Due to the hydrophilicity of the joints of the ASS photocatalyst, it has affinity for bioaerosols, but the final numbers of bacteria captured on the ASS photocatalyst were closely related to the morphology of the ASS photocatalyst. We prepared ASS photocatalysts with different height (H), length (L), and β values (namely samples 1, 2, 3, and 4), and the related parameters of these samples are listed in Supplementary Table 2. The volumes of bacterial droplets collected on the ASS photocatalysts of different height, length and β values are shown in Fig. 3d. The calculated droplet volumes of samples 3 and 4 were similar (~1 μL) but larger than those of samples 1 and 2 (~0.2 μL) (Supplementary Table 3), indicating that large spindle knots were beneficial for efficiently capturing microdroplets from air. SEM images also revealed that more bacteria were captured by the ASS photocatalyst that had large spindle knots and small length (Supplementary Figs. 14 and 15). The number of bacteria captured by the ASS photocatalyst increased with the size of the spindle knots and decreased with an increase in the length of the joints (Fig. 3e), corresponding to the results of the droplet volume captured, as shown in Fig. 3d.
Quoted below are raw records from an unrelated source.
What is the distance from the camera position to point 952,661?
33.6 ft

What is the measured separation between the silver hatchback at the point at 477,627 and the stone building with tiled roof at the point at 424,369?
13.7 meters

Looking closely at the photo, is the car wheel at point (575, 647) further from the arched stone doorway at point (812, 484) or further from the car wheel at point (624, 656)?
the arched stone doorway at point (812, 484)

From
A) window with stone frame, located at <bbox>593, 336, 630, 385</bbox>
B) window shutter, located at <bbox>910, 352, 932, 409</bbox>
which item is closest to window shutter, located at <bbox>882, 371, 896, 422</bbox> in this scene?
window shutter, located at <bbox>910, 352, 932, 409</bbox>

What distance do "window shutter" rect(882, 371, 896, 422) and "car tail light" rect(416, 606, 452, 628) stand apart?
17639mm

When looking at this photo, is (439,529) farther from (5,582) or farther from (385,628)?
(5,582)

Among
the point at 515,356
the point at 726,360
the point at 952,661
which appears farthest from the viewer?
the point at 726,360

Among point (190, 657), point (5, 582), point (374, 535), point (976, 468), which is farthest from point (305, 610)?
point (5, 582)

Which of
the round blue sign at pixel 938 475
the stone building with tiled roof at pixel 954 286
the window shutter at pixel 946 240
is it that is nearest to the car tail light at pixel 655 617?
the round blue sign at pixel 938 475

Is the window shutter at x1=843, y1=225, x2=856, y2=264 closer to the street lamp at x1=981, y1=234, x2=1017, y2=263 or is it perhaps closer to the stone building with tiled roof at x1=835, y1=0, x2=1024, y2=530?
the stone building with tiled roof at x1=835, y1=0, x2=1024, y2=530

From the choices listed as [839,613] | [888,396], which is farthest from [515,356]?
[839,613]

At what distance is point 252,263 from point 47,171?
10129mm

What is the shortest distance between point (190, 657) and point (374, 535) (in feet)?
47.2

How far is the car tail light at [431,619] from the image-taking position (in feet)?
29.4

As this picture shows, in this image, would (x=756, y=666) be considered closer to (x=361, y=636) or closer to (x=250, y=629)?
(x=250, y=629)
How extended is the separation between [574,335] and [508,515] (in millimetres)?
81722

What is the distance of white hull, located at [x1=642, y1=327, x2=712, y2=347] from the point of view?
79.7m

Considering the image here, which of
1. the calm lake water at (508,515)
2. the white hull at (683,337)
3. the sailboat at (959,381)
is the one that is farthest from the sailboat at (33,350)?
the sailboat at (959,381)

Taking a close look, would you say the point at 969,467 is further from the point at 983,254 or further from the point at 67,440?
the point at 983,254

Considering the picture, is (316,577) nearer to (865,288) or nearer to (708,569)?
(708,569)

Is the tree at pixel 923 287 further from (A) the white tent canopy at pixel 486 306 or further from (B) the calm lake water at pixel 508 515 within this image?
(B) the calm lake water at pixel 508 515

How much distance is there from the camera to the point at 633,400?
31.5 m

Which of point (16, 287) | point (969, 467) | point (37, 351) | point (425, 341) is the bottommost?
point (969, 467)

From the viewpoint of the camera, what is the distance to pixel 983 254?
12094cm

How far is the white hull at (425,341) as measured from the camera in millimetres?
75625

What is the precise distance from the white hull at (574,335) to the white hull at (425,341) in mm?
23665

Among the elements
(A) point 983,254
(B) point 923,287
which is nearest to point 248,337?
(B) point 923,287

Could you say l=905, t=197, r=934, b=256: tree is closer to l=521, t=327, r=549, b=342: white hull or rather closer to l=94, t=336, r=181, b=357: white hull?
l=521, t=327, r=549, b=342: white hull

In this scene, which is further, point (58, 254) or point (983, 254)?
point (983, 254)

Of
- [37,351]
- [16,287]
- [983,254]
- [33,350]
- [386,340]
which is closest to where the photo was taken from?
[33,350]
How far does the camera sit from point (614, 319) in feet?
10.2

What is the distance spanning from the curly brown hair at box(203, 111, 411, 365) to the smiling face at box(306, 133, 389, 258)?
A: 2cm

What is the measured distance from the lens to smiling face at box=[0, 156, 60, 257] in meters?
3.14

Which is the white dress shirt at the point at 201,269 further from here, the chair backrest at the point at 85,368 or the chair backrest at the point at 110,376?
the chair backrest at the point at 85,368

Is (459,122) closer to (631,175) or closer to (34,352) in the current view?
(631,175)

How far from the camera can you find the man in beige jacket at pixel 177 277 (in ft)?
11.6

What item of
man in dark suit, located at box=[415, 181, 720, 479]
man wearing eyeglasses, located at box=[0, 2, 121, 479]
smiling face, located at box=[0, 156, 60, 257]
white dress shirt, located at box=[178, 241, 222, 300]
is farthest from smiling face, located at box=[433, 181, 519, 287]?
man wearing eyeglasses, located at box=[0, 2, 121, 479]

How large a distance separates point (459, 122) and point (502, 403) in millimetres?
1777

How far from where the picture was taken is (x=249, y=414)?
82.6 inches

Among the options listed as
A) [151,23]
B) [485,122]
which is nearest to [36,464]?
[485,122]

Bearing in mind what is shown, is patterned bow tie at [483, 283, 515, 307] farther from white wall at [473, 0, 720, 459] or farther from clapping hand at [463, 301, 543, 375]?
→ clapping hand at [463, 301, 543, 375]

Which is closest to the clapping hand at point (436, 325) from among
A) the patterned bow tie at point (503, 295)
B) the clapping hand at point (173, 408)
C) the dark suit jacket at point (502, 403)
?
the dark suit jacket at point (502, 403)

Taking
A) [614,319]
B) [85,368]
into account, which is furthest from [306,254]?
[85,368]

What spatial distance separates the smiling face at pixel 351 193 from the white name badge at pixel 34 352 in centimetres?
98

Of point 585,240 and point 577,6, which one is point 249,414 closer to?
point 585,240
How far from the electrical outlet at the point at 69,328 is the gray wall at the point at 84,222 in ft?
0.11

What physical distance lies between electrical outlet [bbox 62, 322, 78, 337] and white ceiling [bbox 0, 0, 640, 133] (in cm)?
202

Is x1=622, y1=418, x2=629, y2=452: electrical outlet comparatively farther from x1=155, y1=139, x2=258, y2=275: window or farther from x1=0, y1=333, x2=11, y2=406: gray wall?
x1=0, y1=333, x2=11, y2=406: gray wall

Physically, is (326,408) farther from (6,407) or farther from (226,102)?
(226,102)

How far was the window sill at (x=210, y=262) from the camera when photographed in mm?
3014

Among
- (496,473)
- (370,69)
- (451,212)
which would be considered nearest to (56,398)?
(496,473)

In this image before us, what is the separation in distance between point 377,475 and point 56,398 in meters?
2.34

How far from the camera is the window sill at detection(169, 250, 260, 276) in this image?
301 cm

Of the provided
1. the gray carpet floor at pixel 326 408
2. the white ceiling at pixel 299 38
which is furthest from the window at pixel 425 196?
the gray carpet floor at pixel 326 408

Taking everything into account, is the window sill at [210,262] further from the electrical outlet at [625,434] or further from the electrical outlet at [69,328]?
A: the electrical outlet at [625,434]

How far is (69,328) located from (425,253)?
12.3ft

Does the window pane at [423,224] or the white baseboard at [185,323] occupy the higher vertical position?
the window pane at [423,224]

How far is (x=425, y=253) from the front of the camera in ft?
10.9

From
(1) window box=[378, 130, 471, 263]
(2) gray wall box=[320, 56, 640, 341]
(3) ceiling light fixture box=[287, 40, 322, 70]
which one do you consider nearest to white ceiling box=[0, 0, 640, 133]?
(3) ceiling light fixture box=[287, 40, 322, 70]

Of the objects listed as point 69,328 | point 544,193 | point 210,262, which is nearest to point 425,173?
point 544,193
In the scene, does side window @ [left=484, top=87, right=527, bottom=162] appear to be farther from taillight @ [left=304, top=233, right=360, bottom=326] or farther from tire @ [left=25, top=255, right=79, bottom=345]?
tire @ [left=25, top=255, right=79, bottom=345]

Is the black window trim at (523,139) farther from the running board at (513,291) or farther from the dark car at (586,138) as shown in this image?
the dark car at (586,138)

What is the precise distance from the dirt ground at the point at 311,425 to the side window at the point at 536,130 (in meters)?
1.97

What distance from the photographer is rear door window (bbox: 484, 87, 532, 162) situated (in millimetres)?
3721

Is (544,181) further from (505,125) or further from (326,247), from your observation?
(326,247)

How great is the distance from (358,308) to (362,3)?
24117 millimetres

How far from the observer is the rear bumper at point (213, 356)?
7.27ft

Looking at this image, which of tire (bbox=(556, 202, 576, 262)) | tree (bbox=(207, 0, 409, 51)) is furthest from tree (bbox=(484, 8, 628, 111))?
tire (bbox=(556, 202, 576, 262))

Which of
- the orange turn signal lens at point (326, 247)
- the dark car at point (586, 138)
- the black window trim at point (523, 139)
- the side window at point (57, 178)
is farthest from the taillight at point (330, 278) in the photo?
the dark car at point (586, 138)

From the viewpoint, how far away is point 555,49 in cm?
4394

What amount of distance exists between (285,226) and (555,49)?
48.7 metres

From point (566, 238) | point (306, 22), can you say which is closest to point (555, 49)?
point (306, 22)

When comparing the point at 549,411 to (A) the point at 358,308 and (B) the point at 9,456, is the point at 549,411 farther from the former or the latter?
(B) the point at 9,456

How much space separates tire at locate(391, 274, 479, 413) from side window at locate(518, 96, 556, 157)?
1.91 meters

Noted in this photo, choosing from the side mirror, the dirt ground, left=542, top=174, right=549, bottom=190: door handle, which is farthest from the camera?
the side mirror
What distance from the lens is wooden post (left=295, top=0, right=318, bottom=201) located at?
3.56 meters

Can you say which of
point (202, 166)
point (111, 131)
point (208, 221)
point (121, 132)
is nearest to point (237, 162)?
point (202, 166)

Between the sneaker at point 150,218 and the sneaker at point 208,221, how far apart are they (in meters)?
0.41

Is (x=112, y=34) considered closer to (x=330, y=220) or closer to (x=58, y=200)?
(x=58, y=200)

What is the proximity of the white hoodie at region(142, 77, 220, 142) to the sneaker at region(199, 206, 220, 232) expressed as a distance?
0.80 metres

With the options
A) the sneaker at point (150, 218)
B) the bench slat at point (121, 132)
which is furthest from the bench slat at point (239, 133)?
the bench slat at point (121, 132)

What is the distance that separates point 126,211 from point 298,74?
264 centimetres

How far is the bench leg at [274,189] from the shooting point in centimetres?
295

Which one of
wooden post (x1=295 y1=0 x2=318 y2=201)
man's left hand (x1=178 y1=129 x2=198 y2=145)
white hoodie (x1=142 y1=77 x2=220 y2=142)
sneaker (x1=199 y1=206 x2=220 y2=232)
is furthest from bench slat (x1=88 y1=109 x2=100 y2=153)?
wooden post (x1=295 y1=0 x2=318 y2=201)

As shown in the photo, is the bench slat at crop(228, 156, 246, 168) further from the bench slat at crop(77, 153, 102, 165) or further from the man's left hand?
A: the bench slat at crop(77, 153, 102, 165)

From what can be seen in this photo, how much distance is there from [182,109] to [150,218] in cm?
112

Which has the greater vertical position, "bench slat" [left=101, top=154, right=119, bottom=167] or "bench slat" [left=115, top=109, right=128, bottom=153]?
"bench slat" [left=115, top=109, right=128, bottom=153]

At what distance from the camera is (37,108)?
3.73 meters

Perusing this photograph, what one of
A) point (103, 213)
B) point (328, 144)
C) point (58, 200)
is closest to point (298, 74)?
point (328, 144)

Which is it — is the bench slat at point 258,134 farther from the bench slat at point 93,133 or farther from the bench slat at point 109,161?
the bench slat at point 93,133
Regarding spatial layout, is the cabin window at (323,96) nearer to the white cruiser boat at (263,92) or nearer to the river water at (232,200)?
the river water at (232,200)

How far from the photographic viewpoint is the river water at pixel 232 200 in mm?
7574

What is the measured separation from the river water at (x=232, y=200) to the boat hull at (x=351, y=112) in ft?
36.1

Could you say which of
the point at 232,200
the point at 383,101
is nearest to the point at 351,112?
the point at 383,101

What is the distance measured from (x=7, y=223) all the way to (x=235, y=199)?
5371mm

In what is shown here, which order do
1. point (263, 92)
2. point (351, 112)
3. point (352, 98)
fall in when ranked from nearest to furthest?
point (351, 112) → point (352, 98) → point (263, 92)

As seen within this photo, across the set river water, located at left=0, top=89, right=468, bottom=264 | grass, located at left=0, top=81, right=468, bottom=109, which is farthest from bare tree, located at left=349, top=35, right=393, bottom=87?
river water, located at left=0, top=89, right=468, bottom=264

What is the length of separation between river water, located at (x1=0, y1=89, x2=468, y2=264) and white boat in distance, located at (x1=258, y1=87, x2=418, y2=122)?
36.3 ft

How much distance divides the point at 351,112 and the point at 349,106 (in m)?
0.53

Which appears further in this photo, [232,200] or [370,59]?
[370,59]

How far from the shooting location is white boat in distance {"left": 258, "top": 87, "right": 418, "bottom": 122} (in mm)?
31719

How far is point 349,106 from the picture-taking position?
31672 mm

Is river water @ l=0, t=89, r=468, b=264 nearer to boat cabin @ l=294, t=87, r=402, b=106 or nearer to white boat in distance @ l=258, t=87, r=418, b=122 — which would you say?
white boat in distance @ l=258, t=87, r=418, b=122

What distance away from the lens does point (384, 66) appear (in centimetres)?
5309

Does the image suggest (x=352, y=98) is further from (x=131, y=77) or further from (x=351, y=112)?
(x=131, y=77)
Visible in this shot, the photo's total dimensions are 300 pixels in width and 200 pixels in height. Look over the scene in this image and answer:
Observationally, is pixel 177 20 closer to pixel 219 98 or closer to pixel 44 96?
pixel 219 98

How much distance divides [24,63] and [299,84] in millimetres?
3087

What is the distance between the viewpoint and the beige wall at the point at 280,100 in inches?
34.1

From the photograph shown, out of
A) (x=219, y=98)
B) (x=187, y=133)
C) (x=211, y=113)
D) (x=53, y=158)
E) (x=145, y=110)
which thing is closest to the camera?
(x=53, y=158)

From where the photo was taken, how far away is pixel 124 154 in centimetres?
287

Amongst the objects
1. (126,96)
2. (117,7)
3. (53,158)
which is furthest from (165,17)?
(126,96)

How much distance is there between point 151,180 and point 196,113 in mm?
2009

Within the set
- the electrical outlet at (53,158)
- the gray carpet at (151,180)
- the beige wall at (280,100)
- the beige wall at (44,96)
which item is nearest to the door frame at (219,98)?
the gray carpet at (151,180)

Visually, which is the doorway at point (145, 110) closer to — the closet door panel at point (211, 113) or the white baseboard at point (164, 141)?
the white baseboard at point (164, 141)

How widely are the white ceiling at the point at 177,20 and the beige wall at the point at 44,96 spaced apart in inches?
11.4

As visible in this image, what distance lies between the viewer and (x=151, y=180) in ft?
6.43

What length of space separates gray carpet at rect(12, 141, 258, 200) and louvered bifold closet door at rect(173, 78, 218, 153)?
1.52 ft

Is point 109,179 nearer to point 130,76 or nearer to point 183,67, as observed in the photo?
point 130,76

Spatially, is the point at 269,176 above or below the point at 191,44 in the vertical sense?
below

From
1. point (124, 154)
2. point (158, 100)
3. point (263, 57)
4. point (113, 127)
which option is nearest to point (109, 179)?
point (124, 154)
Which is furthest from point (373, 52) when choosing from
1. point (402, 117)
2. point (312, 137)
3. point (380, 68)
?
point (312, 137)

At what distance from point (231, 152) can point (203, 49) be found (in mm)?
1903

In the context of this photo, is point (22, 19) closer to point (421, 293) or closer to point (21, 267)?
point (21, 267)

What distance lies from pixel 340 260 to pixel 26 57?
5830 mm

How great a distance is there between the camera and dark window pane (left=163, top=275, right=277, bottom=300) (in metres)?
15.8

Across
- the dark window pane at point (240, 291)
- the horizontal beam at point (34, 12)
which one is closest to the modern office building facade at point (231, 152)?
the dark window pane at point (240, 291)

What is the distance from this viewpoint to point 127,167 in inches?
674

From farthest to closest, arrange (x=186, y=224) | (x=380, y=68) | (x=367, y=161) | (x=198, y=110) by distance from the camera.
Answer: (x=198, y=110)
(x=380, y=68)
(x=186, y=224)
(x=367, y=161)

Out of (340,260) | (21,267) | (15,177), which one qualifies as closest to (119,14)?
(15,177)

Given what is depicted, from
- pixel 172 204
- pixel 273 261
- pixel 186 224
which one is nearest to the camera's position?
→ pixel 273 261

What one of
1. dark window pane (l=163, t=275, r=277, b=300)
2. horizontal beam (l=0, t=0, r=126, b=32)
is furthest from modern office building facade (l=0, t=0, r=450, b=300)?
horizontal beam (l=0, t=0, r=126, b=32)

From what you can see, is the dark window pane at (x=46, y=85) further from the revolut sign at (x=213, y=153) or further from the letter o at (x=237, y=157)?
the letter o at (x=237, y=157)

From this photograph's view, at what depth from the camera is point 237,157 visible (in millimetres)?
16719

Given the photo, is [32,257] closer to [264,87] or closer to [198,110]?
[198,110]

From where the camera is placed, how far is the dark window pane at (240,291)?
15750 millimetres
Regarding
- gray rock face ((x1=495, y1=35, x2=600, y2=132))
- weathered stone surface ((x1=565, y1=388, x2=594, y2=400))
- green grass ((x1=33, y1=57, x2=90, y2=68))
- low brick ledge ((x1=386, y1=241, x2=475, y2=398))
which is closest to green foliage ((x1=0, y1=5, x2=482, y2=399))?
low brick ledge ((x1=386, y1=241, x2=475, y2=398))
To determine the force driving behind the movement of bacterial droplets from the joints to spindle knots, the interaction between the droplets and the surface of the ASS photocatalyst was further investigated. Surface energy gradients, which can arise from differences in either surface chemical composition (hydrophilic and hydrophobic property shown in Fig. 3b) or surface roughness, could offer driving forces for droplet movement. From the AFM and SEM images (Fig. 3f), we found that the surface of the joints was relatively smooth, had a roughness of 7.0 nm, contained very few particles. On the other hand, the surface of the spindle knots was rough due to exposed TiO2 particles on its surface and due to DMF evaporation (which resulted in porous and rough surfaces), which resulted in a roughness of 176 nm. However, in the absence of TiO2, the roughness was 126 nm. The difference in surface roughness between the joints and the spindle knots was ~170 nm, which was slightly higher than that without TiO2 (~120 nm). This difference in surface roughness between the spindle knots and joints resulted in surface energy gradients, causing differences in the advancing angle and receding angle of the droplet. As shown in Fig. 3g, the water contact angle on the spindle knot was 71.5° (advancing angle), and for the joint, it was 106.7° (receding angle). That is, the spindle knot was easier to wet and had a higher apparent surface energy than the joint. Even though the spindle knot was more hydrophobic than the joints due to the chemical composition shown in Fig. 3b, the droplets captured onto the ASS photocatalyst preferred to wet the spindle knots with higher apparent surface energy, leading to movement away from the joints and towards the spindle knots20,22. The bioaerosol capture performance of the ASS photocatalyst with TiO2 was slightly higher than that without TiO2 addition for both E. coli and B. subtilis in the bioaerosols (Fig. 3h), which confirms the finding that a larger surface roughness difference facilitates bioaerosol capture.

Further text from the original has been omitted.